Required action -
Exact copy required. Repeat the records, but keep the pictures out.

___ Records provided

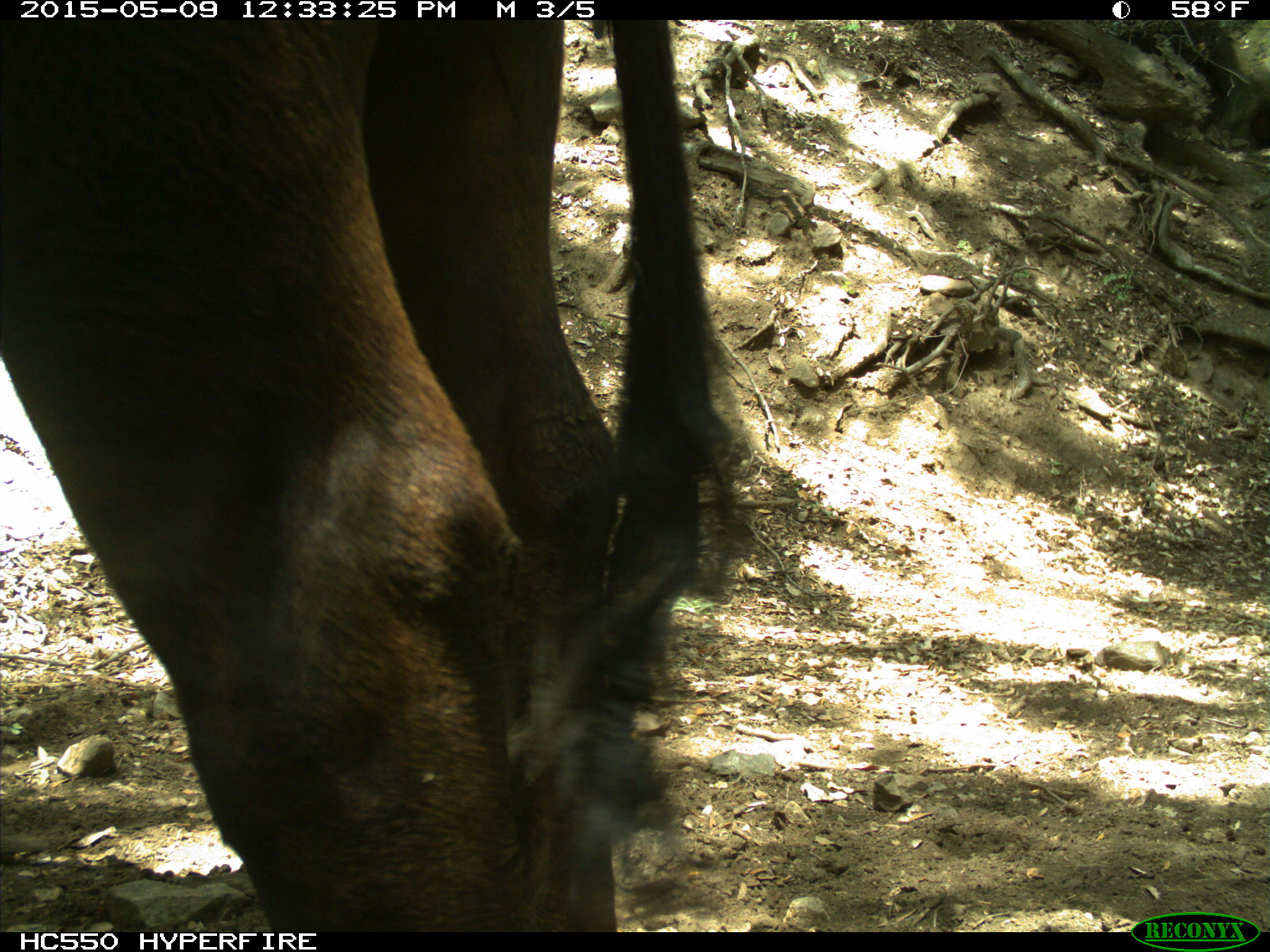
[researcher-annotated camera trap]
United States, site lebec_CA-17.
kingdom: Animalia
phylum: Chordata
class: Mammalia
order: Artiodactyla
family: Bovidae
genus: Bos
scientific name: Bos taurus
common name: domestic cow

______

The completed task -
[researcher-annotated camera trap]
United States, site lebec_CA-17.
kingdom: Animalia
phylum: Chordata
class: Mammalia
order: Artiodactyla
family: Bovidae
genus: Bos
scientific name: Bos taurus
common name: domestic cow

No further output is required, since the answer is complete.